Alexa, Siri, ogni comando vocale ci ascoltano ogni minuto, ogni secondo. Altro che privacy. Accendendo gli aiuti vocali al primo avvio, abbiamo strappato il velo sulla nostra privacy consentendo loro di analizzare il tono di voce, sapere se siamo preoccupati o felici, che tipo di luce abbiamo in casa, a quanti gradi amiamo dormire la notte in camera. Per non avere il fastidio di schiacciare un bottone abbiamo lobotomizzato le nostre abitudini consegnandole sotto forma di gestione dello stile di vita a un chip senza anima ma dalla cattiveria e dall’intelligenza disumana.

Adesso ci raccontano che ad ogni transazione dobbiamo inserire un doppio codice di controllo, ricevere un sms di conferma, cliccare su camini, camion, biciclette e ponti per confermare la nostra identità. Ufficialmente per la nostra sicurezza, per aumentare il livello di privacy delle transazioni; in realtà, come in 1984, per controllare ogni mossa, per verificare informazioni che hanno già ma di cui devono avere conferma per mantenere aggiornati i dati. Apparentemente per il nostro bene, giorno per giorno stiamo consegnando la nostra esistenza in diretta a un supercontrollo centrale di pochi che disporrà di noi. A piacere. 

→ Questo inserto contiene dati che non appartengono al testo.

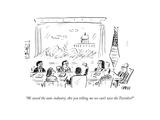 Car New Yorker Cartoons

Con la lotteria dei disperati (quella degli scontrini e delle carte di credito) il governo andrà a ficcanasare nelle tasche degli italiani dando un rimborso di cashback random, per estrazione. Un piccolo prezzo da pagare per sapere quale reale tenore di vita gli italiani abbiano. Con la scusa di ridare il 10% del pagato a chi ha un disperato bisogno anche solo di 1500 euro, toglierà il contante per tracciare ogni mossa di ogni persona con la scusa di combattere l’evasione fiscale dei suoi cittadini (ma consentendola a tutti i siti stranieri delle multinazionali che operano sul nostro territorio); non per nulla il capo del governo reale non è Conte ma Casalino, uno che nella casa del Grande Fratello ha fatto l’università della vita. 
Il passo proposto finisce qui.